= Using the information =
1/ Please answer these three questions from the passage on men's silence, one per line:
(a) To whom do fathers in the Filipino setup leave the feuding siblings?
(b) What does a father usually do instead of talking when he interferes?
(c) Which book is cited for another scene of men being of few words?
2/ Using the passage on men's silence, explain in one to three sentences why a son comes to spank rather than talk.
3/ Go on with the passage on men's silence, starting after the child's murmured "Not a word, not a word."

So, to know where this speaking-less attitude of men originates from can be traced from the familial practices that of course came from social customs. At home, in Filipino setup, men represented as fathers/heads of the family are silent and would leave the feuding siblings to mothers/women’s hands. He/Man wants his wife to talk to their children for them to stop their quarrellings. (Usually, when father interferes he does not talk, he spanks. This is later on imitated by the son.) On a more magnified discussion, such talking terse tradition is a generational legacy. And there is a continuum of this social custom so long as society permits.

Another scene where men display their being of few words is cited in Elizabeth Fishel’s book, The Men In Our Lives:

My father showed me his father’s picture as a young man, wanting me to remember him that way: dapper a debonair on a boardwalk in Atlantic City, flushed with possibilities had led where he hoped. A child of three, awed and puzzled by his silence, I circled round him and murmured to myself, “Not a word, not a word.”

= Data under study =

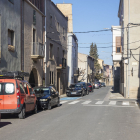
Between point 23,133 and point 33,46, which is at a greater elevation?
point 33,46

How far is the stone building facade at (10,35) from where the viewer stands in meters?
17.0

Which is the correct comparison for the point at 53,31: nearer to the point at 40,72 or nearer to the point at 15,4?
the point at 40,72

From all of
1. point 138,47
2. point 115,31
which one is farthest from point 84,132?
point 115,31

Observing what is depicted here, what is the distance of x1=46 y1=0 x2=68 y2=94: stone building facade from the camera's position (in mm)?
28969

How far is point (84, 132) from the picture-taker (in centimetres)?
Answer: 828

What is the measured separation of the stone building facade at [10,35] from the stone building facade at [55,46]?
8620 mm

--

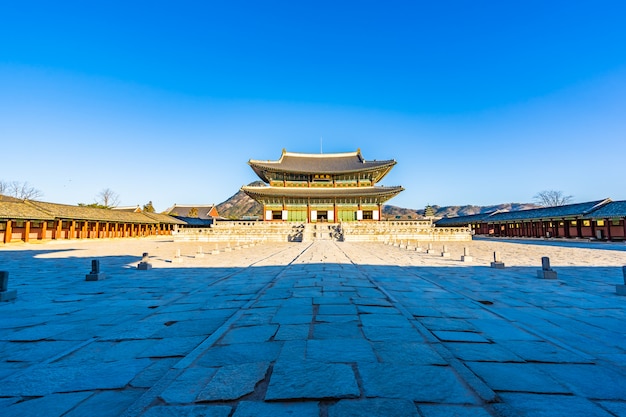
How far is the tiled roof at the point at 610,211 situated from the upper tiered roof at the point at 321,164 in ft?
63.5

==

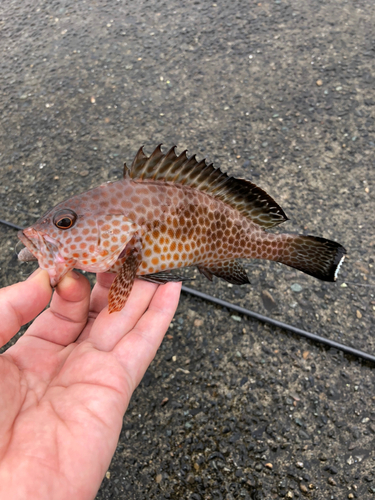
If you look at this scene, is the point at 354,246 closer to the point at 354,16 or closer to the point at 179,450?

= Expected responses =
1/
(a) To the mothers/women.
(b) He spanks.
(c) Elizabeth Fishel's The Men In Our Lives.

2/ When a father interferes in his children's quarrels, he does not talk; he spanks. The son later imitates this behavior.

3/
This scene only proves that men do not necessarily employ words or many words to tell things and make a point. They have become effective and better when they stay quite, silent and of less words. Maybe to some degrees their being of few words is the reason why in the first place they are mysterious, at least to gays and girls.

In addition, men talking less can be explained by their economic roles.

Gender categorization may have begun in concert with an economic division of labor (Leibowitz, 1975, 1983).

Women represented by mothers belong to the world of home and fathers belong to the world of work. In a workplace, workers are expected to be productive and talking for no reason related to their work is considered a waste of time. Here, as Dr. Jane Gallamaso, former chair of the Philosophy Department, Xavier University would put it:

Men function in mathematical and objective ways. Therefore, they are concise and brief.

Moreover, men speak less because of cultural requirements and restraints. Bonvillain said, every culture has what we call social constructs of gender.

These (referring to the social constructs) are transmitted in daily interaction between men and women in their families, local communities and wider social arena. Rights to make decisions, to speak and to participate in activities are manifestations of cultural valuations allocated to people. 

To put it straight, it just so happen that our culture (Filipino) designates men to be less talking.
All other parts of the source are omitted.